19. infgeoax ◴[] No.40713640[source]
Agree. When I first saw ARC, my reaction was this could possibly be the kind of problem that gives us evolutionary pressure.
20. refulgentis ◴[] No.40713693{4}[source]
> A bit of a stretch

Is that true?

C.f. what we're discussing

He's actively encouraging using LLMs to solve his benchmark, called ARC AGI.

8 hours ago, from Chollet, re: TFA

"The best solution to fight combinatorial explosion is to leverage intuition over the structure of program space, provided by a deep learning model. For instance, you can use a LLM to sample a program..."

Source: https://x.com/fchollet/status/1802801425514410275

replies(1): >>40713793 #
21. modeless ◴[] No.40713697{3}[source]
It's a very convincing rebuttal considering that GPT-3 and GPT-4 came out after ARC but made no significant progress on it. He seemingly had the single most accurate and verifiable prediction of anyone in the world (in 2019) about exactly what type of tasks scaled LLMs would be bad at.
replies(1): >>40729440 #
22. imperfect_light ◴[] No.40713793{5}[source]
The stretch was in reference to comparing Chollet to Einstein. Chollet clearly understands LLMs (and transformers and deep learning), he simply doesn't believe they are sufficient for AGI.
replies(1): >>40714132 #
23. motoxpro ◴[] No.40713818[source]
Every time you’re wrong and you disagree with someone who is right you are inventing things that don’t exist.

Unless you’re saying you have never held on to a wrong opinion that was at some point proven to be wrong?

24. ◴[] No.40714041[source]
25. hackerlight ◴[] No.40714049[source]
Skeptical about (c), source please. She did say they don't have anything much better than GPT-4o currently, but GPT-5 likely only started training recently.

§ Records shown
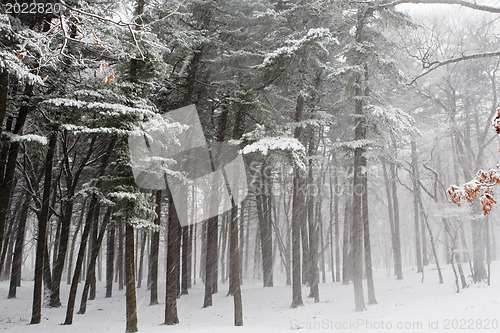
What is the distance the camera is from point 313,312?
1450 cm

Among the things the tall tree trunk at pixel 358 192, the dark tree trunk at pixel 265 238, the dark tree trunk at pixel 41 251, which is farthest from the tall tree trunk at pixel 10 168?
the dark tree trunk at pixel 265 238

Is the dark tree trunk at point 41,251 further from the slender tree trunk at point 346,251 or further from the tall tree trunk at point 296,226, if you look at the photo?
the slender tree trunk at point 346,251

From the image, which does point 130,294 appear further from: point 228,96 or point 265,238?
point 265,238

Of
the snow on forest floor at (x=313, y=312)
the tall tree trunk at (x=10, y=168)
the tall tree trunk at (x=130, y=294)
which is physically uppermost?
the tall tree trunk at (x=10, y=168)

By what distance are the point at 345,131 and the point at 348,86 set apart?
4.02m

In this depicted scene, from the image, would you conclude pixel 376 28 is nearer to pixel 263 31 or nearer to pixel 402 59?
pixel 402 59

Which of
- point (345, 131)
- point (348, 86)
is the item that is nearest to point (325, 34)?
point (348, 86)

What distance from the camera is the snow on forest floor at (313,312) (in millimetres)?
11133

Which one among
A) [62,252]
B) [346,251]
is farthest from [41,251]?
[346,251]

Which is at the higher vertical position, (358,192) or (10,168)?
(10,168)

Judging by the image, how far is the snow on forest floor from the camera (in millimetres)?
11133

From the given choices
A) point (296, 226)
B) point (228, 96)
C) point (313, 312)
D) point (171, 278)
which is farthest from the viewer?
A: point (296, 226)

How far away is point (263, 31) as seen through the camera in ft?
46.6

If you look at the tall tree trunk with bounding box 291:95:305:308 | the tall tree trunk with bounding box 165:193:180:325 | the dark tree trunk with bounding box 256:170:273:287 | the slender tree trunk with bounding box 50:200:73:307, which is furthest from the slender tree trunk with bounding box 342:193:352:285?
the slender tree trunk with bounding box 50:200:73:307
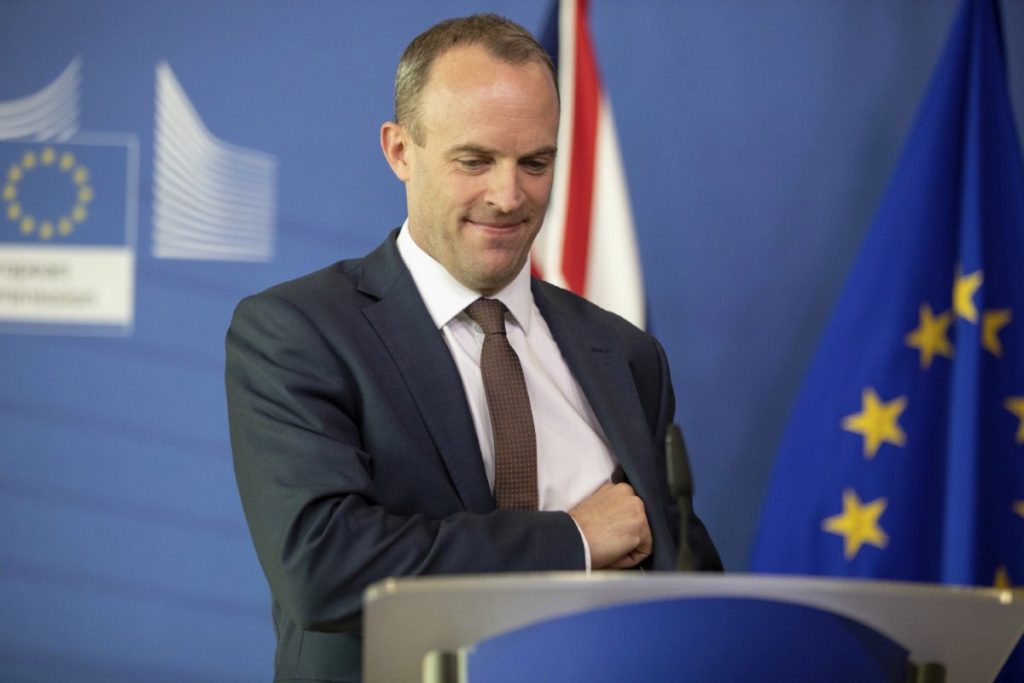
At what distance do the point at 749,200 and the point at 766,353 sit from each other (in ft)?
1.44

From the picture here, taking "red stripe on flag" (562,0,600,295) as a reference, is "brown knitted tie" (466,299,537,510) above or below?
below

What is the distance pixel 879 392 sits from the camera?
3312 mm

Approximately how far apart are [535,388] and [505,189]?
0.37 m

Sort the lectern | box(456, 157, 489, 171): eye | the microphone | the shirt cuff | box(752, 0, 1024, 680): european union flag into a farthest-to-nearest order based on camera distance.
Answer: box(752, 0, 1024, 680): european union flag < box(456, 157, 489, 171): eye < the shirt cuff < the microphone < the lectern

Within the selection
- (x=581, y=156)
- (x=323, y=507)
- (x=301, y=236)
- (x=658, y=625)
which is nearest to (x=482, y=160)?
(x=323, y=507)

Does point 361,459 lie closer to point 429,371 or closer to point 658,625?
point 429,371

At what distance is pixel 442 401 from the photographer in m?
2.10

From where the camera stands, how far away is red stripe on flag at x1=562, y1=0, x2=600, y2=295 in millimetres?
3482

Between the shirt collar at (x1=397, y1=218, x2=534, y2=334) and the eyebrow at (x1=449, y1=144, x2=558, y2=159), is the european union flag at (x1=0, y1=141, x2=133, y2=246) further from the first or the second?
the eyebrow at (x1=449, y1=144, x2=558, y2=159)

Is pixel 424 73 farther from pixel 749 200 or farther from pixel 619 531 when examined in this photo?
pixel 749 200

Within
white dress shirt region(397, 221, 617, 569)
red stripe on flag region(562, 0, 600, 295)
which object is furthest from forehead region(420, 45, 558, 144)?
red stripe on flag region(562, 0, 600, 295)

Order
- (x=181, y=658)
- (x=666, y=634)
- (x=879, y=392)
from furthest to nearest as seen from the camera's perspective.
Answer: (x=181, y=658)
(x=879, y=392)
(x=666, y=634)

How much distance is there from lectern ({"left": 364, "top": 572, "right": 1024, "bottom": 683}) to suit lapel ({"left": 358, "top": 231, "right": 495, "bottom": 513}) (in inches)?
30.1

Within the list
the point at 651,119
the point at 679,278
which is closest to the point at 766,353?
the point at 679,278
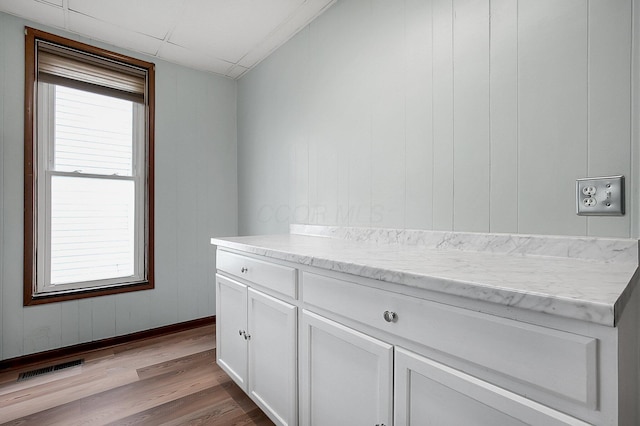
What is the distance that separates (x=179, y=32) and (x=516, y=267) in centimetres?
256

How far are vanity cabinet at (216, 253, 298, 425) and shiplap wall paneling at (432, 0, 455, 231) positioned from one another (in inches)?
28.4

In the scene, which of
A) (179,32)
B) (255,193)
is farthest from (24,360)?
(179,32)

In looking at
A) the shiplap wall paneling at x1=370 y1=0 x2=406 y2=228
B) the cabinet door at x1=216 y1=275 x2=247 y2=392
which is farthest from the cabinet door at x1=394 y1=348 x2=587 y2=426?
the cabinet door at x1=216 y1=275 x2=247 y2=392

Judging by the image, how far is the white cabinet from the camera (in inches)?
50.3

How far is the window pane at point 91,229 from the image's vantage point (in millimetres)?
2264

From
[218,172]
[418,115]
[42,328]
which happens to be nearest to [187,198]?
[218,172]

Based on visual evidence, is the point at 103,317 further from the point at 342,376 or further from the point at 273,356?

§ Exercise instructions
[1] Write out the part of the forum thread about ARC starting with "replies(1): >>40729440 #" and going on through "sufficient for AGI.".
[2] Write what comes next in the forum thread about ARC, picking up after its last comment.

§ Written responses
[1]
replies(1): >>40729440 #
22. imperfect_light ◴[] No.40713793{5}[source]
The stretch was in reference to comparing Chollet to Einstein. Chollet clearly understands LLMs (and transformers and deep learning), he simply doesn't believe they are sufficient for AGI.

[2]
26. refulgentis ◴[] No.40714132{6}[source]
I don't know what you mean, it's a straightforward analogy, but yes, that's right, except for the part where he's heralding this news by telling people the LLM is an underexplored solution space for a possible solution to his AGI benchmark he made to disprove LLMs are AGI.

I don't mean to offend, but to be really straightforward: he's the one saying it's possible they might be AGI now. I'm as flummoxed as you, but I think its hiding the ball to file it under "he doesn't mean what he's saying, because he doesn't believe LLMs can ever be AGI." The only steelman for that is playing at: AGI-my-benchmark, which I say is for AGI, is not the AGI I mean

replies(1): >>40714424 #
27. Lockal ◴[] No.40714220[source]
That's a big jump in generalization that bruteforcing 4 colors in 9x9 grids with 8000 programs has anything near to what sentient human can do.

Back in the days similar generalization was used for Deep Blue chess computer. Computer won in 1997, but the AGI abyss is still as big.

28. imperfect_light ◴[] No.40714424{7}[source]
You're reading a whole lot into a tweet, in his interview with Dwarkesh Patel he says, about 20 different times, that scaling LLMs (as they are currently conceived) won't lead to AGI.
replies(1): >>40714964 #
29. anoncareer0212 ◴[] No.40714964{8}[source]
You keep changing topics so I don't get it either, I can attest it's not a fringe view that the situation is interesting, seen it discussed several times today by unrelated people.
replies(1): >>40720617 #
30. imperfect_light ◴[] No.40720617{9}[source]
He's said it pretty clearly, an LLM could be part of the solution in combination with program synthesis, but an LLM alone won't achieve AGI.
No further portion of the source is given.